▶ _SOURCE TEXT_
:::::
Something like a mega-transnational-parent ISP authority and give tech giants LaLiga kind of power.

It's impossible to stop DDoS attacks because of the first "D".

If a botnet gets access through 500k IP addresses belonging to home users around the world, there's no way you could have prepared yourself ahead of time.

The only real solution is to drastically increase regulation around security updates for consumer hardware.

  • Maybe that's the case, but it seems like this conclusion is based on the current architecture of the internet. Maybe there are ways of changing it that mean these issues are not a thing!

    • It's not an architectural problem. It's a fundamental issue with trust and distributed systems. The same issues occur in physical spaces, like highways.

      The core issue is that hackers can steal the "identity" of internet customers at scale, not that the internet allows unauthenticated traffic.
:::::
▶ _PROBLEM 1_
Answer these questions about the DDoS discussion:
(a) What does it give as the reason DDoS attacks are impossible to stop?
(b) What does it call the only real solution?
(c) What physical space is named as having the same issues?
▶ _PROBLEM 2_
Go on with the DDoS discussion, picking up after its final sentence.
The listing comes from a different source than the DDoS discussion.

▶ _RECORDED INFORMATION_
:::::
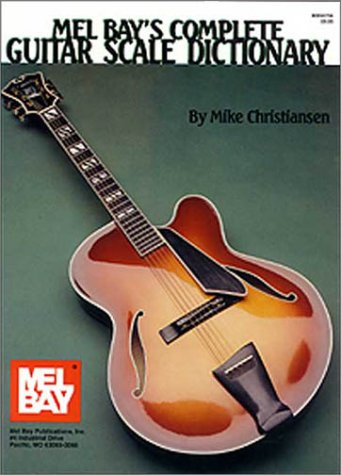 Stock image for Mel Bay Complete Guitar Scale Dictionary for sale by Wonder Book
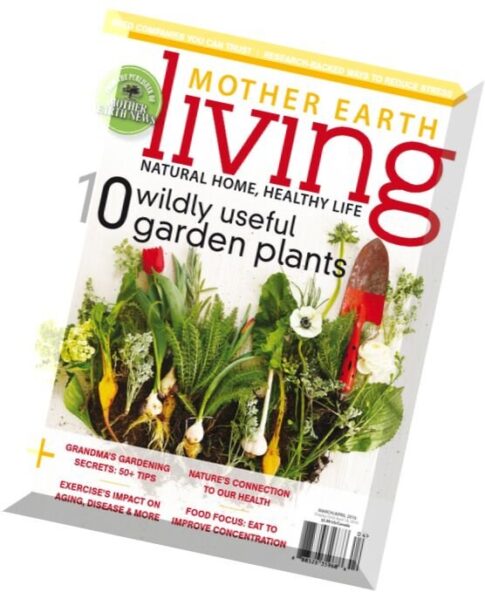 Mother Earth Living — March-April 2016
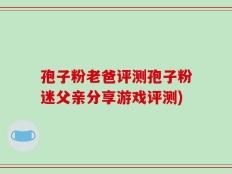 孢子粉老爸评测孢子粉迷父亲分享游戏评测)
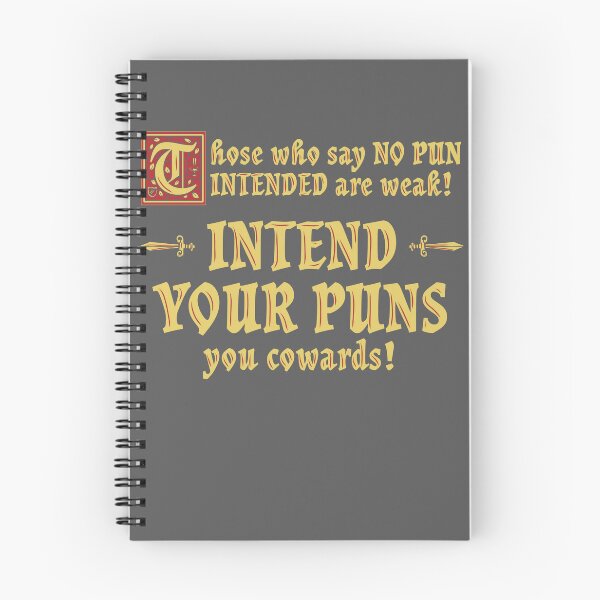 Item preview, Intend Your Puns You Cowards! designed and sold by dwarmuth.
:::::
▶ _ANSWER SECTION 1_
(a) The first "D."
(b) Drastically increasing regulation around security updates for consumer hardware.
(c) Highways.

▶ _ANSWER SECTION 2_
  • Do the IP addresses botnet members get logged? Could those IP addresses be automatically blocked by DNS until they fix their machine?

    • IP addresses aren't unique or stable. You can't use them to identify individual devices.

Built it into the protocol that you must provide bandwidth in order to have your requests served. A bit like forcing people to seed torrents.

  • Works for static content and databases, but I don't think it works for applications where there is by necessity only one destination that can't be replicated (e.g. a door lock).